→ **What this task involves**: Repeat the full listing below verbatim and keep the images out.

→ **Information shown**:
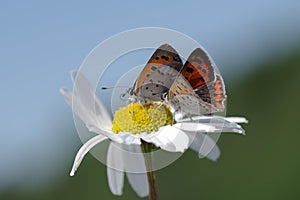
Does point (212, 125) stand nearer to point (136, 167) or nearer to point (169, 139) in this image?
point (169, 139)

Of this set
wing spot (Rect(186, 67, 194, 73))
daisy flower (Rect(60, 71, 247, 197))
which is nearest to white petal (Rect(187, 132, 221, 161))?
daisy flower (Rect(60, 71, 247, 197))

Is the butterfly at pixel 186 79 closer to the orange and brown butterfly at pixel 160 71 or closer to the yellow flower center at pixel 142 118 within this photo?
the orange and brown butterfly at pixel 160 71

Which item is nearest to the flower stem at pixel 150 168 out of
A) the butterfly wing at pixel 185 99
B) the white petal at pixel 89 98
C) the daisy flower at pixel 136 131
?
the daisy flower at pixel 136 131

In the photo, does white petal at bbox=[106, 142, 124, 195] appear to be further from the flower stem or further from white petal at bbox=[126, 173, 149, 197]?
the flower stem

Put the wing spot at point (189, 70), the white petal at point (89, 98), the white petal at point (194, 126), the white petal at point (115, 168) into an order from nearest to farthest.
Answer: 1. the wing spot at point (189, 70)
2. the white petal at point (194, 126)
3. the white petal at point (89, 98)
4. the white petal at point (115, 168)

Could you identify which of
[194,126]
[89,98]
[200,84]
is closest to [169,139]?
[194,126]
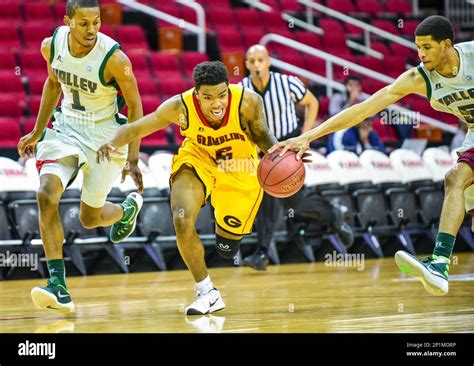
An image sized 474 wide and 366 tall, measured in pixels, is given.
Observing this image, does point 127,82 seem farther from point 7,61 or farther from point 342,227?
point 7,61

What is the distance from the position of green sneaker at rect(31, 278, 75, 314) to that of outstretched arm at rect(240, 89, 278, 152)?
1.47 meters

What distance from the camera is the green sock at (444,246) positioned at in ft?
20.4

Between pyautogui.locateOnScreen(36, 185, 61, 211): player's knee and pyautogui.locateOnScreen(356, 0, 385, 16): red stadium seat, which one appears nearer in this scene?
pyautogui.locateOnScreen(36, 185, 61, 211): player's knee

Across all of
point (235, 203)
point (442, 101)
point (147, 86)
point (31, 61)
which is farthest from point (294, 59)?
point (442, 101)

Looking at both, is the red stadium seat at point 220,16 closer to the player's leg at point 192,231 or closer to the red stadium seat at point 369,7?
the red stadium seat at point 369,7

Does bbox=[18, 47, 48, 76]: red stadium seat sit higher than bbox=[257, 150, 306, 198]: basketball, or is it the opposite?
bbox=[18, 47, 48, 76]: red stadium seat

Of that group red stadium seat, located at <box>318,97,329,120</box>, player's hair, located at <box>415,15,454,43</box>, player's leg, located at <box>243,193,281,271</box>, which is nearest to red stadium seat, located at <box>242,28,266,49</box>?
Result: red stadium seat, located at <box>318,97,329,120</box>

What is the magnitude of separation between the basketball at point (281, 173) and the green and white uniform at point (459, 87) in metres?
0.90

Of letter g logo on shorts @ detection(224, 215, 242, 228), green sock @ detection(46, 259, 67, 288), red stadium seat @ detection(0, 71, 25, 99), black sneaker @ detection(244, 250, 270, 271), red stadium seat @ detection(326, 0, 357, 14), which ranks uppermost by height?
red stadium seat @ detection(326, 0, 357, 14)

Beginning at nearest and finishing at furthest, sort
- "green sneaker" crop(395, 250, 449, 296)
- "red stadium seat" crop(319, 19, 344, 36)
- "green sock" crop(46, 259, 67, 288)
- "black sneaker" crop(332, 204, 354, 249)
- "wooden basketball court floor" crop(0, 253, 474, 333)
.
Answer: "wooden basketball court floor" crop(0, 253, 474, 333)
"green sneaker" crop(395, 250, 449, 296)
"green sock" crop(46, 259, 67, 288)
"black sneaker" crop(332, 204, 354, 249)
"red stadium seat" crop(319, 19, 344, 36)

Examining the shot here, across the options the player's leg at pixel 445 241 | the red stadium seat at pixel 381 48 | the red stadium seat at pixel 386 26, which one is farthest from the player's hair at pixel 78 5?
the red stadium seat at pixel 386 26

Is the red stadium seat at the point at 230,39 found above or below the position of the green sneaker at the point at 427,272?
above

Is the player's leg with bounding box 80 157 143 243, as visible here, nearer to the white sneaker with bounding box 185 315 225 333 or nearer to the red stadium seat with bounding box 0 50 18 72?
the white sneaker with bounding box 185 315 225 333

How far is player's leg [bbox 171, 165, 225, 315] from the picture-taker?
6.66 m
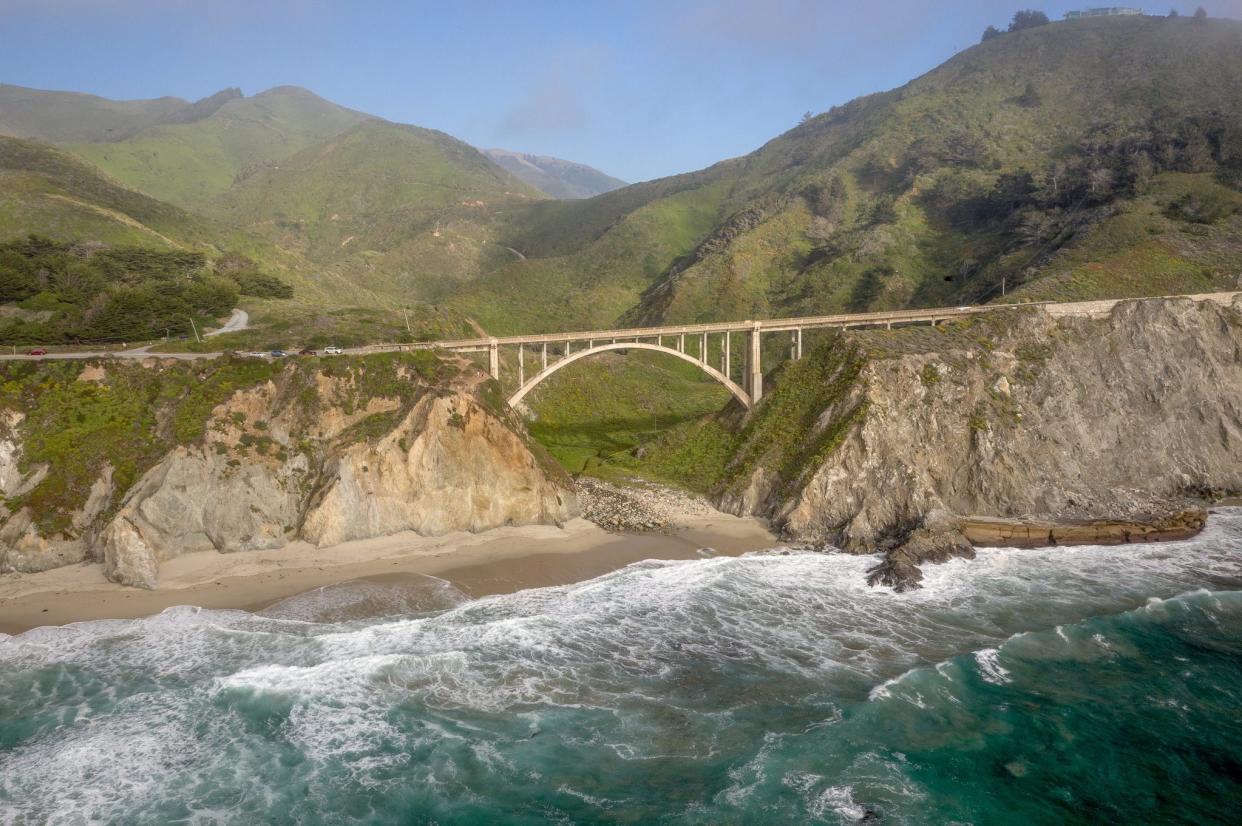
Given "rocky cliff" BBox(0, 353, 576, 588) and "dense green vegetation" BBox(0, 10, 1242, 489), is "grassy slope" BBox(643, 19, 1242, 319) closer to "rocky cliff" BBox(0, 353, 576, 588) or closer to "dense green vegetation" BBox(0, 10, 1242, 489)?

→ **Task result**:
Does point (212, 125) stand nearer to point (136, 167) or nearer to point (169, 139) in this image?
point (169, 139)

Of this set
wing spot (Rect(186, 67, 194, 73))
daisy flower (Rect(60, 71, 247, 197))
which is nearest to white petal (Rect(187, 132, 221, 161))?
daisy flower (Rect(60, 71, 247, 197))

Is the butterfly at pixel 186 79 closer to the orange and brown butterfly at pixel 160 71 or closer to the yellow flower center at pixel 142 118 within this photo?
the orange and brown butterfly at pixel 160 71

Which item is nearest to the flower stem at pixel 150 168 out of
A) the butterfly wing at pixel 185 99
B) the white petal at pixel 89 98
C) the daisy flower at pixel 136 131
?
the daisy flower at pixel 136 131

In the photo, does white petal at bbox=[106, 142, 124, 195] appear to be further from the flower stem or further from white petal at bbox=[126, 173, 149, 197]?
the flower stem

Put the wing spot at point (189, 70), the white petal at point (89, 98), the white petal at point (194, 126), the white petal at point (115, 168) into an order from nearest to farthest.
Answer: 1. the wing spot at point (189, 70)
2. the white petal at point (194, 126)
3. the white petal at point (89, 98)
4. the white petal at point (115, 168)

Could you identify which of
[194,126]
[89,98]
[200,84]
is closest to [169,139]?
[194,126]
An image sized 474 wide and 366 tall, measured in pixels, is given.
Observing this image, does point 127,82 seem farther from point 7,61 or farther from point 342,227?
point 7,61

What is the distance from the position of green sneaker at rect(31, 278, 75, 314) to that of outstretched arm at rect(240, 89, 278, 152)?
1.47 meters

What distance from the camera is the green sock at (444,246) positioned at in ft?
20.4

Between pyautogui.locateOnScreen(36, 185, 61, 211): player's knee and pyautogui.locateOnScreen(356, 0, 385, 16): red stadium seat, which one appears nearer in this scene?
pyautogui.locateOnScreen(36, 185, 61, 211): player's knee

Across all of
point (235, 203)
point (442, 101)
point (147, 86)
point (31, 61)
which is farthest from point (294, 59)?
point (442, 101)

Looking at both, is the red stadium seat at point 220,16 closer to the player's leg at point 192,231 or closer to the red stadium seat at point 369,7?
the red stadium seat at point 369,7

Does bbox=[18, 47, 48, 76]: red stadium seat sit higher than bbox=[257, 150, 306, 198]: basketball, or is it the opposite?
bbox=[18, 47, 48, 76]: red stadium seat

Of that group red stadium seat, located at <box>318,97,329,120</box>, player's hair, located at <box>415,15,454,43</box>, player's leg, located at <box>243,193,281,271</box>, which is nearest to red stadium seat, located at <box>242,28,266,49</box>?
Result: red stadium seat, located at <box>318,97,329,120</box>

What is the magnitude of separation between the basketball at point (281, 173) and the green and white uniform at point (459, 87) in metres?
0.90

Of letter g logo on shorts @ detection(224, 215, 242, 228), green sock @ detection(46, 259, 67, 288), red stadium seat @ detection(0, 71, 25, 99), black sneaker @ detection(244, 250, 270, 271), red stadium seat @ detection(326, 0, 357, 14), which ranks uppermost by height?
red stadium seat @ detection(326, 0, 357, 14)

Beginning at nearest and finishing at furthest, sort
- "green sneaker" crop(395, 250, 449, 296)
- "red stadium seat" crop(319, 19, 344, 36)
- "green sock" crop(46, 259, 67, 288)
- "black sneaker" crop(332, 204, 354, 249)
- "wooden basketball court floor" crop(0, 253, 474, 333)
.
Answer: "wooden basketball court floor" crop(0, 253, 474, 333)
"green sneaker" crop(395, 250, 449, 296)
"green sock" crop(46, 259, 67, 288)
"black sneaker" crop(332, 204, 354, 249)
"red stadium seat" crop(319, 19, 344, 36)

Examining the shot here, across the options the player's leg at pixel 445 241 | the red stadium seat at pixel 381 48 | the red stadium seat at pixel 386 26, which one is farthest from the player's hair at pixel 78 5?
the red stadium seat at pixel 386 26

Is the red stadium seat at the point at 230,39 found above or below the position of the green sneaker at the point at 427,272?
above

Is the player's leg with bounding box 80 157 143 243, as visible here, nearer to the white sneaker with bounding box 185 315 225 333 or nearer to the red stadium seat with bounding box 0 50 18 72?
the white sneaker with bounding box 185 315 225 333

How far is player's leg [bbox 171, 165, 225, 315] from the picture-taker?
6.66 m
Given "rocky cliff" BBox(0, 353, 576, 588) and "dense green vegetation" BBox(0, 10, 1242, 489), is "grassy slope" BBox(643, 19, 1242, 319) closer to "rocky cliff" BBox(0, 353, 576, 588) or closer to "dense green vegetation" BBox(0, 10, 1242, 489)?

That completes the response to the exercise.